Lussu e giudici-coraggio, una pagina di storia al cinema

Sardegna

Ricordi di famiglia oltre il set con il film di Gianluca Medas

di Maria Grazia Marilotti

"Questo pomeriggio a Bologna hanno tentato di uccidere Mussolini. Stanotte nessun antifascista è al sicuro. Soprattutto Lussu". E' una frase chiave della sceneggiatura di "Emilio Lussu, il processo", il film che segna l'esordio alla regia di Gianluca Medas e il cui ultimo ciak è fissato per febbraio a Cagliari.

Ricostruisce i fatti del 31 ottobre del 1926: l'aggressione subita dal grande politico e intellettuale sardo, finita tragicamente con la morte di un fascista, arrampicatosi fino al balcone della casa di Lussu, in piazza Martiri a Cagliari, e colpito incidentalmente da una pallottola di rimbalzo.

Lussu fu subito arrestato e poi rinviato a giudizio per "eccesso di legittima difesa". Andati a vuoto i tentativi di spostare il processo a Chieti, in Sardegna tre giudici rispettosi del diritto, tra il 22 e il 23 ottobre del 1927 si riunirono in camera di consiglio e nonostante le forti pressioni da parte degli alti quadri del regime decisero per la piena assoluzione. "Ho voluto mettere in evidenza - spiega il regista - il tormento di chi deve prendere decisioni senza mai perdere d'occhio la neutralità del diritto". Il film ha dato origine a una serie di singolari coincidenze.
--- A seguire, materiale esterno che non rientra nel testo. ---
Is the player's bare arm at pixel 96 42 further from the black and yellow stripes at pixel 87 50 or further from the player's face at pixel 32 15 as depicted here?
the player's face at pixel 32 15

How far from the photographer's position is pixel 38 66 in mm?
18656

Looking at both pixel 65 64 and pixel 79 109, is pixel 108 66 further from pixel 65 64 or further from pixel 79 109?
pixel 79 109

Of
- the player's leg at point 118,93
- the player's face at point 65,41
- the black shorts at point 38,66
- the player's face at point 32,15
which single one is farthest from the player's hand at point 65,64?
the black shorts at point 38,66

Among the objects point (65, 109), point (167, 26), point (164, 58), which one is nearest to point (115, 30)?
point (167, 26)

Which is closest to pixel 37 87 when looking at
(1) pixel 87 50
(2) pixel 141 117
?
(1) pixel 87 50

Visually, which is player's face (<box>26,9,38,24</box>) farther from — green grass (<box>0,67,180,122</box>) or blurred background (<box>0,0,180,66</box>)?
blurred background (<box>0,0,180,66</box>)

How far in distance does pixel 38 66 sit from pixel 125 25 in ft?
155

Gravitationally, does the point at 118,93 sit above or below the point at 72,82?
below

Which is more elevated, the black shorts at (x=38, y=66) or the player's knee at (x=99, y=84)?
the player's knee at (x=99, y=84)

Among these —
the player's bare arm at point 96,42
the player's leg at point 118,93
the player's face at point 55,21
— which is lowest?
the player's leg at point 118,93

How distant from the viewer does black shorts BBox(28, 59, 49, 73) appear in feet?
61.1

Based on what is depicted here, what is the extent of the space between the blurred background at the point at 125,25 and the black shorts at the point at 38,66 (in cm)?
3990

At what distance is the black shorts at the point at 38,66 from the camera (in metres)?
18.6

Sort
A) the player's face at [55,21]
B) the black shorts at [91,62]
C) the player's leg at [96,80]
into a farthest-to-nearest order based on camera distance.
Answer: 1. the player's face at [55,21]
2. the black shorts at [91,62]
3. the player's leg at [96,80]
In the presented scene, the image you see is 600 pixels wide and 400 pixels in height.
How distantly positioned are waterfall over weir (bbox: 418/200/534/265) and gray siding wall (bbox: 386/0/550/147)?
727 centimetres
La coraggiosa sentenza di assoluzione firmata dal presidente della Corte Arcangelo Marras con i due giudici a latere Decio Lobina e Antonio Giuseppe Manca Casu appartiene, oltre che alla storia, alle memorie familiari.

La notizia del film infatti ha risvegliato i ricordi di Maria Giuliana e Claudia De Nadai, nipoti del giudice Decio Lobina. Maria Giuliana, 92 anni, cagliaritana residente a Roma, figlia di Carolina, primogenita di Lobina, morto nel '54, e della prima moglie Adalgisa, prematuramente scomparsa, ha conosciuto suo nonno. Claudia invece, classe 1963, dirigente dell'Università di Genova, dove vive, è figlia di Concetta, primogenita di Lobina e della seconda moglie Andreina.
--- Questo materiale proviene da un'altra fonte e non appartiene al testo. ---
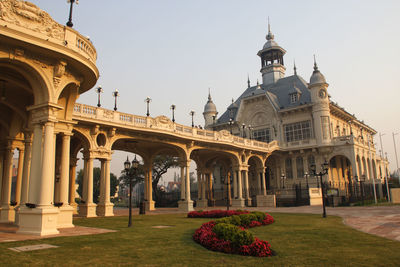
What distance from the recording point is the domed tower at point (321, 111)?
43.4 metres

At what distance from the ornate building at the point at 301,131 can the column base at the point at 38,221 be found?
3179 cm

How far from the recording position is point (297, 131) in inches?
1834

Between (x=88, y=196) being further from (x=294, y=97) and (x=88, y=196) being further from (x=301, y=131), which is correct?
(x=294, y=97)

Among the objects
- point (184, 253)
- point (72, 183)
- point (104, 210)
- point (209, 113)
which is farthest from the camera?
point (209, 113)

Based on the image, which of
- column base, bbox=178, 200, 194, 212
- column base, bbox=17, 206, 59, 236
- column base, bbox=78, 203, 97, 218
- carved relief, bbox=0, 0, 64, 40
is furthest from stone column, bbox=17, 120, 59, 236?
column base, bbox=178, 200, 194, 212

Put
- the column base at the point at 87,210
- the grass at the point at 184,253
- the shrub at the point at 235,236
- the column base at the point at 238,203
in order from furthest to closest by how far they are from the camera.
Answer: the column base at the point at 238,203 → the column base at the point at 87,210 → the shrub at the point at 235,236 → the grass at the point at 184,253

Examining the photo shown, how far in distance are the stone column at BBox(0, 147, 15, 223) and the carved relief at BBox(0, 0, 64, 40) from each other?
33.4 feet

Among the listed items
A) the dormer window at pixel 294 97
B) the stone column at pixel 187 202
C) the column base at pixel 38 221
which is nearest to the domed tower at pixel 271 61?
the dormer window at pixel 294 97

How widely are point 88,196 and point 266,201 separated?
22901mm

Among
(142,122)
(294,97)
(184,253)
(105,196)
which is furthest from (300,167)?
(184,253)

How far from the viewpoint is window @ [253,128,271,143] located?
162 feet

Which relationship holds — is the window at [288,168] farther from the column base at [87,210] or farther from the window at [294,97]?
the column base at [87,210]

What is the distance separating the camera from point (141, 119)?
92.2ft

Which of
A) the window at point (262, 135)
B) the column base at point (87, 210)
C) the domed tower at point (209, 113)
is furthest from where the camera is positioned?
the domed tower at point (209, 113)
Contemporaneamente ma all'insaputa l'una dell'altra, le due nipoti, emozionate e incuriosite dall'idea di un film sul loro nonno, hanno voluto conoscere il regista. "Sono felice per questo film perché c'è da andare fieri di mio nonno, ha scelto la via più rischiosa ma più giusta: la verità. La sua - racconta Maria all'ANSA - è stata una scelta etica, dettata dal suo rigore morale. Io sono nata un anno dopo, ero piccola, ma mia madre mi raccontava del clima che si respirava in famiglia, di quando lo convocarono per strappare davanti a lui l'attesa lettera di nomina a giudice di Cassazione".
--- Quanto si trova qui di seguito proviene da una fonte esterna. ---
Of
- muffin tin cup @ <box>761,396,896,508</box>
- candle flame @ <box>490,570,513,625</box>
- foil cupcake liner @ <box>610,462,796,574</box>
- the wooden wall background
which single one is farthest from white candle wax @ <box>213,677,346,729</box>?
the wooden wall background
Il filo del racconto si snoda tra Roma e Genova. "Nonno non ha mai avuto un ripensamento, era assolutamente convinto di quella scelta di coscienza - chiarisce Claudia - ha pagato caro il suo 'sgarro' alla politica: un trasferimento in Cassazione a Roma mai avvenuto e la necessità di cogliere l''opportunità' di lasciare la Sardegna. Gli avevano suggerito di cambiare aria, e così con la sua famiglia ha lasciato l'amata Cagliari per Venezia. Qui si è fatto apprezzare come Capo ufficio istruzione del tribunale". Decio Lobina era descritto come un uomo molto colto, di spirito vivace. "Recitava a memoria La Divina Commedia, l'Iliade e l'Odissea. Era piacevole passeggiare con lui per Venezia - rievoca Maria - mai si pentì di ciò che aveva fatto, ritenendo di aver sempre agito nel giusto".

Anche Claudia si affida ai ricordi: "Mio nonno è sempre stato un faro nella mia vita. Per amor di verità e giustizia, come magistrato fedele alla legge e alla verità dei fatti, ha preso insieme ai colleghi una decisione 'scomoda' e perfino pericolosa". Un'immagine ritrae il giudice con la moglie e la figlia sullo sfondo della spiaggia del Poetto di Cagliari. "Nè lui nè mia nonna - dice Claudia con filo di amarezza - sono più tornati a Cagliari, la città dove avevano lasciato il cuore".

Per desiderio di sua madre, la nipote è tornata ai luoghi dell'infanzia del giudice. "Passando davanti alla casa dei miei nonni, in via dei Genovesi a Cagliari, poco distante da dove viveva Emilio Lussu, ho provato una forte emozione e ho percepito tutto il coraggio di questi tre giudici. Non eroi ma uomini che, con indipendenza e coerenza, hanno rispettato fino in fondo la loro missione istituzionale".